Moi sur la banquette et toi sur la chaise. Elle à ma droite, lui à ta gauche. On se regarde, on ne se parle pas. On leur parle, on ne les regarde pas. C’est à cause de leur fourchette enrobée de pâtes qu’ils dirigent honteusement vers leur bouche. On n’ose pas regarder, on ne voudrait pas les gêner davantage, parce que tes amis sont de ceux qui rougiraient de voir le spaghetti se défiler, la catastrophe, la pâte glisse le long du menton, une trainée de sauce tomate dégoulinante sur sa peau à elle si lisse, sur sa peau à lui légèrement mal rasé (c’est fait exprès). Panique. Soirée gâchée. Ce serait idiot. Il faut éviter. Ne les regardons pas. Attendons le café. Moins de risque.
Dessert. J’oubliai le dessert, avant le café. Moi je choisis la glace au chocolat. Tu me fais remarquer qu’on en a déjà mangé cet après-midi. Tu me proposes la salade de fruits.
Je me vexe.
Tu ris.
Elle intervient.
Elle dit que de toute façon je peux me le permettre. Quel conne. Evidemment que je peux me le permettre. Elle se décide. Elle dit que je lui ai "donné envie de se faire plaisiiiir". Donc elle choisi la glace. Mais moi je ne lui dis rien. Je ne lui lèche pas les bottes, moi. Cela dit, elle aussi peut se le permettre.

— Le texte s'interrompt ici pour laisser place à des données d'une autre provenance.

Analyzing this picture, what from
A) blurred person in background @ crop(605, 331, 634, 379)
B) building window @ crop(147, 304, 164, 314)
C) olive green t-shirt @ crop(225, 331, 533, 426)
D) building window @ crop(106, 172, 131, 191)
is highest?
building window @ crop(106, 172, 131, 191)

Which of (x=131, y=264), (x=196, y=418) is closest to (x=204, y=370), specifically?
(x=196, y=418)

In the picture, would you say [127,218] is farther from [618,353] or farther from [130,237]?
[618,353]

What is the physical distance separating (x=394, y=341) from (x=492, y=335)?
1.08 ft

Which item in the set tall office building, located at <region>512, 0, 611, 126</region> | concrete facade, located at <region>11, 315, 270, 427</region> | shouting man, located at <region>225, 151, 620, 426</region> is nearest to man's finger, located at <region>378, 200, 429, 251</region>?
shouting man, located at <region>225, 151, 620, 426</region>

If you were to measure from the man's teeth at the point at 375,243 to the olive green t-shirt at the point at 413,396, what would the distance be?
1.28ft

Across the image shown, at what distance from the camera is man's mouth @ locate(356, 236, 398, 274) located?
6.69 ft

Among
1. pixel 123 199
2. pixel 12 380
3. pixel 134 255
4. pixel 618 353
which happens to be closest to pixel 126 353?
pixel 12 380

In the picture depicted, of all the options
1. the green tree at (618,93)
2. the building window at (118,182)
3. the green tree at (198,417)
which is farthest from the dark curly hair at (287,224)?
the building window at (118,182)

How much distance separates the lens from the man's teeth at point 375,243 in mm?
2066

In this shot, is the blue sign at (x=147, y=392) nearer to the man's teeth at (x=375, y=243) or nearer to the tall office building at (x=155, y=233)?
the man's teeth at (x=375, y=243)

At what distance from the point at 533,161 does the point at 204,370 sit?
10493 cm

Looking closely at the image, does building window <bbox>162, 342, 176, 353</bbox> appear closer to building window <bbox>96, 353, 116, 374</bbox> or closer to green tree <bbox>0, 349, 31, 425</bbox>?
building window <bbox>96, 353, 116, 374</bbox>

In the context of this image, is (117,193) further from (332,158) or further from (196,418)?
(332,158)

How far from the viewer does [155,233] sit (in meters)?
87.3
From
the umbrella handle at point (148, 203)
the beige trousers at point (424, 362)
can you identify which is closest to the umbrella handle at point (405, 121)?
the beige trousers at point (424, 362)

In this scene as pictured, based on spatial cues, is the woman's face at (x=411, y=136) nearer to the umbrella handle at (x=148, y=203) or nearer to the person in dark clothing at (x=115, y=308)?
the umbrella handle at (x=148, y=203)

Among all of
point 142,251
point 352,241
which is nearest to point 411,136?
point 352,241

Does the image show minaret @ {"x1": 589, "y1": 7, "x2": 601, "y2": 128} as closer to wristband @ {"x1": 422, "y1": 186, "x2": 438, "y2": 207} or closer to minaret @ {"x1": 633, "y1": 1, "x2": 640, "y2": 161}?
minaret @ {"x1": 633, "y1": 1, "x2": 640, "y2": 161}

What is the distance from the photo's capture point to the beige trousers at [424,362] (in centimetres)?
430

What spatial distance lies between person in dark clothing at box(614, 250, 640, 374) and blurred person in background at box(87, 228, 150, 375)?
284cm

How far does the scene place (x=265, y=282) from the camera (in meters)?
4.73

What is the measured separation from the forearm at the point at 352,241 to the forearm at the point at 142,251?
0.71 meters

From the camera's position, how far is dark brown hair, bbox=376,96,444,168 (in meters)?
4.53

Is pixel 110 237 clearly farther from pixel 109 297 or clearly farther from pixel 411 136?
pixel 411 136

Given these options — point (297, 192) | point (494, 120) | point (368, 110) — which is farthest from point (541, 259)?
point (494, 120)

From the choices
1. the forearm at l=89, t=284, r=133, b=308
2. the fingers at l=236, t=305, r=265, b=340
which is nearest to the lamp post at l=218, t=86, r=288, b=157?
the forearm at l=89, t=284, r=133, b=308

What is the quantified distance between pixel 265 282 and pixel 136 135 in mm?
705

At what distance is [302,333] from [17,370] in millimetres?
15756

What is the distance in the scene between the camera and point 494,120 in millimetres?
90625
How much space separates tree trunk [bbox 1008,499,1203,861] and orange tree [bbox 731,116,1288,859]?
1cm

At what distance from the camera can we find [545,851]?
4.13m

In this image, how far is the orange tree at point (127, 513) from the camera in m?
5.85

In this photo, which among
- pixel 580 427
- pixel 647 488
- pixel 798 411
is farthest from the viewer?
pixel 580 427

C’est bête, qu'est-ce qui me prend.
Elle est jolie et veut te plaire. Elle met sa main sous son menton et fait sembler de t'écouter.
Dessert. Ça y est, les regards fusent. Je me dis que la soirée n’est pas si mal que ça. J’ai même l’impression qu’on s’amuse. On a du boire un peu trop je pense. Ce soir tu me demanderas ce que j’en pense.
Je te dirai: « De quoi ? ».
Tu me diras: « De qui . De eux. »
- Moi: « Sympa »
- Toi: « C’est tout ? Il est drôle quand même... Et il te trouve très…. »
- Moi: « M’en fou »
- Toi: « Elle est charmante en tous cas ».
Tu me diras ça j’en suis sûre. Parce qu’au repas t’avais l’air de la trouver particulièrement pas mal comme tu dis. Jalousie. Non. Non non c'est pas ça, c'est juste que...
Alors je te dirai : « Oui il est drôle tu as raison. Un gars classe, vraiment, j'aime beaucoup. »
Tu t'arrêteras net de parler et ne diras plus rien pendant deux minutes. Brossage de dents. Tu rattraperas in extremis l'oreiller que je t'aurai balancé en riant.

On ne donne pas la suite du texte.